**Text segment**
Container fails to start - "failed to attach 1 to compat systemd cgroup"

After the upgrade to 2.41.0r3 the system has gone completely crackers and every minute the following happens - any idea? I don’t really know where to start on that one…

28.08.19 16:05:00 (+0200) wallboard Systemd init system enabled.
28.08.19 16:05:00 (+0200) wallboard systemd 241 running in system mode. (+PAM +AUDIT +SELINUX +IMA +APPARMOR +SMACK +SYSVINIT +UTMP +LIBCRYPTSETUP +GCRYPT +GNUTLS +ACL +XZ +LZ4 +SECCOMP +BLKID +ELFUTILS +KMOD -IDN2 +IDN -PCRE2 default-hierarchy=hybrid)
28.08.19 16:05:00 (+0200) wallboard Detected virtualization docker.
28.08.19 16:05:00 (+0200) wallboard Detected architecture arm.
28.08.19 16:05:00 (+0200) wallboard Set hostname to <b83d65ecdb5b>.
28.08.19 16:05:00 (+0200) wallboard Failed to bump fs.file-max, ignoring: Invalid argument
28.08.19 16:05:00 (+0200) wallboard Failed to attach 1 to compat systemd cgroup /docker/b83d65ecdb5bc27bd19d096c89942fb8b7376f30532ad899aaefac091d0a0803/init.scope: No such file or directory
28.08.19 16:05:00 (+0200) wallboard Failed to open pin file: No such file or directory
28.08.19 16:05:00 (+0200) wallboard Failed to allocate manager object: No such file or directory
28.08.19 16:05:00 (+0200) wallboard [!!!!!!] Failed to allocate manager object.

Hi,

Can you please share your Dockerfile snippet?
And the device?

Thanks

`FROM balenalib/%%BALENA_MACHINE_NAME%%

ENV container docker

Install other apt deps

RUN apt-get update && apt-get install -y --no-install-recommends
apt-utils
curl
dbus
wget
xserver-xorg-core
xserver-xorg-legacy
xserver-xorg-input-all
xserver-xorg-video-fbdev
x11vnc
x11-xserver-utils
xorg
chromium-browser
libglvnd-dev
libxcb-image0
libxcb-util0
xdg-utils
libdbus-1-dev
libcap-dev
libxtst-dev
libxss1
lsb-release
fbset
systemd-sysv
libexpat-dev && rm -rf /var/lib/apt/lists/*

RUN install_packages xfce4 dbus-x11 xdotool

ENV XFCE_PANEL_MIGRATE_DEFAULT=1

RUN echo “#!/bin/bash” > /etc/X11/xinit/xserverrc
&& echo “” >> /etc/X11/xinit/xserverrc
&& echo ‘exec /usr/bin/X -s 0 dpms -nocursor -nolisten tcp “$@”’ >> /etc/X11/xinit/xserverrc

advised by balena to add the below for fixing local input issues

RUN systemctl mask
dev-hugepages.mount
sys-fs-fuse-connections.mount
sys-kernel-config.mount
getty@.service
systemd-logind.service
systemd-remount-fs.service
getty.target
graphical.target

RUN apt-get update
RUN apt-get install python3-distutils

COPY get-pip.py /tmp/get-pip.py
RUN python3 /tmp/get-pip.py
RUN rm /tmp/get-pip.py
RUN pip install google-cloud-dns requests
COPY dns.py /usr/bin
RUN chmod 755 /usr/bin/dns.py

COPY entry.sh /usr/bin/entry.sh
COPY balena.service /etc/systemd/system/balena.service
RUN chmod 644 /etc/systemd/system/balena.service

RUN systemctl enable /etc/systemd/system/balena.service

STOPSIGNAL 37
#VOLUME ["/sys/fs/cgroup"]
ENTRYPOINT ["/usr/bin/entry.sh"]

RUN mkdir -p /home/chromium/.config
COPY config /home/chromium/.config

Move to app dir

WORKDIR /usr/src/app

Move app to filesystem

COPY ./app .

**Extracted material**
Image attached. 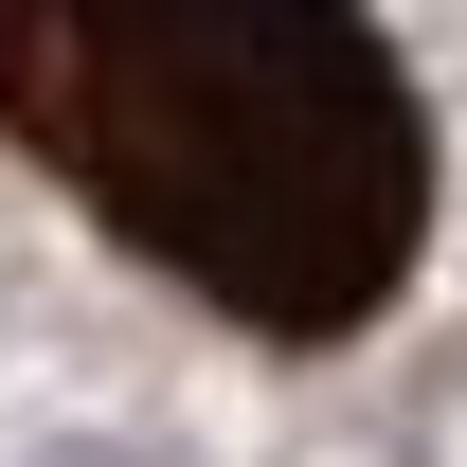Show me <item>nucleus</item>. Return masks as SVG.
Masks as SVG:
<instances>
[{
    "instance_id": "nucleus-2",
    "label": "nucleus",
    "mask_w": 467,
    "mask_h": 467,
    "mask_svg": "<svg viewBox=\"0 0 467 467\" xmlns=\"http://www.w3.org/2000/svg\"><path fill=\"white\" fill-rule=\"evenodd\" d=\"M55 467H144V450H55Z\"/></svg>"
},
{
    "instance_id": "nucleus-1",
    "label": "nucleus",
    "mask_w": 467,
    "mask_h": 467,
    "mask_svg": "<svg viewBox=\"0 0 467 467\" xmlns=\"http://www.w3.org/2000/svg\"><path fill=\"white\" fill-rule=\"evenodd\" d=\"M0 144L252 342L378 324L431 234V126L359 0H0Z\"/></svg>"
}]
</instances>
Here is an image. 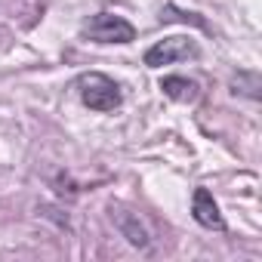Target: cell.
<instances>
[{"label":"cell","instance_id":"6da1fadb","mask_svg":"<svg viewBox=\"0 0 262 262\" xmlns=\"http://www.w3.org/2000/svg\"><path fill=\"white\" fill-rule=\"evenodd\" d=\"M77 90H80V102H83L90 111H99V114H108V111L120 108V102H123L120 86H117L108 74H99V71L80 74Z\"/></svg>","mask_w":262,"mask_h":262},{"label":"cell","instance_id":"7a4b0ae2","mask_svg":"<svg viewBox=\"0 0 262 262\" xmlns=\"http://www.w3.org/2000/svg\"><path fill=\"white\" fill-rule=\"evenodd\" d=\"M83 37L93 43H133L136 40V28L129 25L123 16H111V13H99L83 25Z\"/></svg>","mask_w":262,"mask_h":262},{"label":"cell","instance_id":"3957f363","mask_svg":"<svg viewBox=\"0 0 262 262\" xmlns=\"http://www.w3.org/2000/svg\"><path fill=\"white\" fill-rule=\"evenodd\" d=\"M198 56V43L191 37H164L158 40L148 53H145V65L148 68H164V65H173V62H182V59H194Z\"/></svg>","mask_w":262,"mask_h":262},{"label":"cell","instance_id":"277c9868","mask_svg":"<svg viewBox=\"0 0 262 262\" xmlns=\"http://www.w3.org/2000/svg\"><path fill=\"white\" fill-rule=\"evenodd\" d=\"M108 213H111L117 231L126 237V244H133L136 250H148V247H151V234L145 231V225L139 222L136 213H129V210H123V207H114V204L108 207Z\"/></svg>","mask_w":262,"mask_h":262},{"label":"cell","instance_id":"5b68a950","mask_svg":"<svg viewBox=\"0 0 262 262\" xmlns=\"http://www.w3.org/2000/svg\"><path fill=\"white\" fill-rule=\"evenodd\" d=\"M191 213H194L198 225H204L210 231H225V219L219 213V204L213 201V194L207 188H194V194H191Z\"/></svg>","mask_w":262,"mask_h":262},{"label":"cell","instance_id":"8992f818","mask_svg":"<svg viewBox=\"0 0 262 262\" xmlns=\"http://www.w3.org/2000/svg\"><path fill=\"white\" fill-rule=\"evenodd\" d=\"M161 90H164V96H170L173 102H194V99L201 96V86H198L194 80H188V77H179V74L164 77V80H161Z\"/></svg>","mask_w":262,"mask_h":262},{"label":"cell","instance_id":"52a82bcc","mask_svg":"<svg viewBox=\"0 0 262 262\" xmlns=\"http://www.w3.org/2000/svg\"><path fill=\"white\" fill-rule=\"evenodd\" d=\"M231 90L247 96V99H259V74L256 71H241L234 80H231Z\"/></svg>","mask_w":262,"mask_h":262}]
</instances>
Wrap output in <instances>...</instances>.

**Set problem 1**
Render the sentence "Can you please share your Dockerfile snippet?" from the container startup thread into Spanish.
**Set problem 2**
Give a two-sentence summary of the container startup thread.
**Set problem 3**
Write what comes next in the container startup thread, picking up after its final line.
The records were taken from a different source than the text.

**Exercise result 1**
¿Puedes compartir el fragmento de tu Dockerfile, por favor?

**Exercise result 2**
After an upgrade to 2.41.0r3, systemd inside a Docker container on an ARM device repeatedly fails at startup, logging that it could not attach to the compat systemd cgroup and could not allocate the manager object. When asked for the Dockerfile, the poster shares one built on balenalib that installs X, Chromium and systemd packages, masks several systemd units, and enables a custom balena service.

**Exercise result 3**
uncomment if you want systemd

ENV INITSYSTEM on

Start app

CMD [“bash”, “/usr/src/app/start.sh”]`

Hello, can you try modifying the entry.sh script so that systemd is not started in quiet mode? I see from your dockerfile you are copying your own one over the default one. Hopefully there should be a line similar to https://github.com/balena-io-library/base-images/blob/master/examples/INITSYSTEM/systemd/systemd.v230/entry.sh#L82 in there. Can you try removing SYSTEMD_LOG_LEVEL=info /sbin/init quiet systemd.show_status=0 from there so we can see all the systemd logs?

Trying that now…

You have support access to 468439d25ffaf42298bb7caace3fb776 - it’s up and running at the moment but it probably won’t last long. I’ll update the thread if/when it does.

currently it’s running like this: exec env DBUS_SYSTEM_BUS_ADDRESS=unix:path=/run/dbus/system_bus_socket /sbin/init

Hmm I can’t see the error message you mention in the logs, did the device previously start to print this after some time?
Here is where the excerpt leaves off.